Elara crossed her arms. "You brought me here. You insisted I stay. You don't get to be angry that I'm curious about who you are."
"I brought you here so you wouldn't freeze. Not so you could interrogate me at four in the morning."
"I wasn't interrogating. I was looking."
"Same thing with you."
They stood facing each other, the tension thick enough to cut. The fire crackled in the stove. Outside, wind rattled the windows.
"I saw names on that list," Elara said quietly. "Names with dates. Some crossed out. What does that mean?"
His expression closed off completely. "Nothing you need to worry about."
"But it's something. Something important enough to keep locked in a box."
"Important enough to keep private."
"From me specifically, or from everyone?"
"Does it matter?"
"Yes. Because if you're hiding something that affects this whole town, that's a story. But if you're hiding something personal, something that hurt you, then that's different." She took a step closer. "Which is it, Alaric?"
He looked at her for a long moment.
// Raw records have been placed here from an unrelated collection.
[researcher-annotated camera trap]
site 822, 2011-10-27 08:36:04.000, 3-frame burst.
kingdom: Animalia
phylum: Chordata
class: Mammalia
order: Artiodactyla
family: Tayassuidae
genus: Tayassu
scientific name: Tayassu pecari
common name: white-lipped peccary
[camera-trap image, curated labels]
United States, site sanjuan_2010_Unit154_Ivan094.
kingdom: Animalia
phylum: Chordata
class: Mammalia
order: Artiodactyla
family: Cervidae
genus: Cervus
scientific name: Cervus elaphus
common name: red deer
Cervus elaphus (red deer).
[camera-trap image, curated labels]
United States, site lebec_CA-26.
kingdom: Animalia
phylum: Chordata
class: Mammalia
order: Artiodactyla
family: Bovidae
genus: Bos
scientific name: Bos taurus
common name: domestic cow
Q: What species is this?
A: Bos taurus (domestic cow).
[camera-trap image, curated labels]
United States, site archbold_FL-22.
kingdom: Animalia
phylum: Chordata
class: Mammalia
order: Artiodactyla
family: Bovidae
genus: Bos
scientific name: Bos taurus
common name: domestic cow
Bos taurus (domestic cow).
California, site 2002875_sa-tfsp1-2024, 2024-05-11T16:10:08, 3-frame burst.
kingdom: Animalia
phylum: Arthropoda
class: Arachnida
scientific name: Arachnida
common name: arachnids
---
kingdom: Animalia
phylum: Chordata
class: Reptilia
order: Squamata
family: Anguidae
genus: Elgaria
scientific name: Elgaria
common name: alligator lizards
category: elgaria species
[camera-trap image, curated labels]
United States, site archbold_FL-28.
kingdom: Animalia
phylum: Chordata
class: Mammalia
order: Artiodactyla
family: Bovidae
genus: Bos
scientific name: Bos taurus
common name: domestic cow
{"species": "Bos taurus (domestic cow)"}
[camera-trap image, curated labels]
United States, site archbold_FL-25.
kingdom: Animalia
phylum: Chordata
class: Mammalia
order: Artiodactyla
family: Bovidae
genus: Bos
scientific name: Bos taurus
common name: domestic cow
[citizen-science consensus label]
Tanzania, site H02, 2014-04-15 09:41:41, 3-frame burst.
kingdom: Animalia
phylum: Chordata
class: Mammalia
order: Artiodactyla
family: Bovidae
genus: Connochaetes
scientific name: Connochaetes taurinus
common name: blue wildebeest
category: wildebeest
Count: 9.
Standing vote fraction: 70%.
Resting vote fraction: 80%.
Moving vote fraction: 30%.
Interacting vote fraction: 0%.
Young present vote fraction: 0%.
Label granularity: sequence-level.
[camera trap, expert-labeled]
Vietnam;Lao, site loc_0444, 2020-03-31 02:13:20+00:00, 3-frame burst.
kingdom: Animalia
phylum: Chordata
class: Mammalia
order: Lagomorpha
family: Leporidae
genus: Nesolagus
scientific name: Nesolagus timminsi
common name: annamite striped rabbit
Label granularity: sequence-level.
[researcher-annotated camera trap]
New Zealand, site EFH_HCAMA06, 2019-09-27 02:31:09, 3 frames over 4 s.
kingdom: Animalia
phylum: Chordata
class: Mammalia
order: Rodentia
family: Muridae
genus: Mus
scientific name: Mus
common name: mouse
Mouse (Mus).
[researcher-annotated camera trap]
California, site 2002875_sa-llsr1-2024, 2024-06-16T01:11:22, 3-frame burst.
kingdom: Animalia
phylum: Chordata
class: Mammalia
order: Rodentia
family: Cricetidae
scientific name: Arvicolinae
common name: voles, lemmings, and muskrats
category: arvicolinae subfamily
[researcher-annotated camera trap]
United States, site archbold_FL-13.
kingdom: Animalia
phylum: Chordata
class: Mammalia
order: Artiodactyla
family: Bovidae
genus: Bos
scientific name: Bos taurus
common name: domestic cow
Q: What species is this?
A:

Something flickered in his eyes. Something that might have been pain or might have been regret.
"Get dressed," he said finally. "I need to do a patrol. Check that nobody got lost in the blizzard."
"It's four thirty in the morning."
"Storm's easing. Best time to check." He moved to grab his coat from the hook by the door. "You can stay here. Keep warm. I'll be back in an hour."
"Or I could come with you."
"No."
"Why not?"
"Because it's cold. It's dark. And you're not equipped for it."
"I have boots. I have a coat. I can handle cold and dark."
"This isn't a nature hike. It's serious work."
"Then let me see what serious work looks like in Hollow Oak." She moved toward her bag. "You want to contain me? Fine. Contain me while I'm watching you do your job. Maybe I'll actually understand what everyone here is so afraid of."
He pulled on his coat, not looking at her. "You're not coming."
"Yes, I am."
"Elara."
"Alaric." She met his eyes. "You can stand there and argue with me for twenty minutes, or you can accept that I'm going to follow you anyway and save us both the time. Your choice."
His jaw worked. She could see him weighing options, calculating risks.
"If you slow me down, I'm leaving you behind," he said finally.
"Fair enough."
"If you get hurt, that's on you."
"Understood."
"And if I tell you to be quiet, you be quiet. No questions. No commentary. Just silence."
"I can do that."
"I doubt it." But he grabbed a second pair of gloves from the shelf and tossed them to her. "Wear these. Yours won't be warm enough."
Elara pulled on the gloves. They were too big, but they were lined with something soft and immediately warming.
Alaric shrugged into a heavier coat, one that looked like it could withstand arctic temperatures. He grabbed a pack from beside the door and slung it over his shoulder.
"Stay close," he said. "Don't wander. And if something feels wrong, you tell me immediately."
"What kind of something?"
"Any kind of something." He opened the door. Cold air rushed in, sharp and biting. "Ready?"
"Ready."
"You're going to regret this."
"Probably." She stepped past him into the pre-dawn darkness. "But I'm going anyway."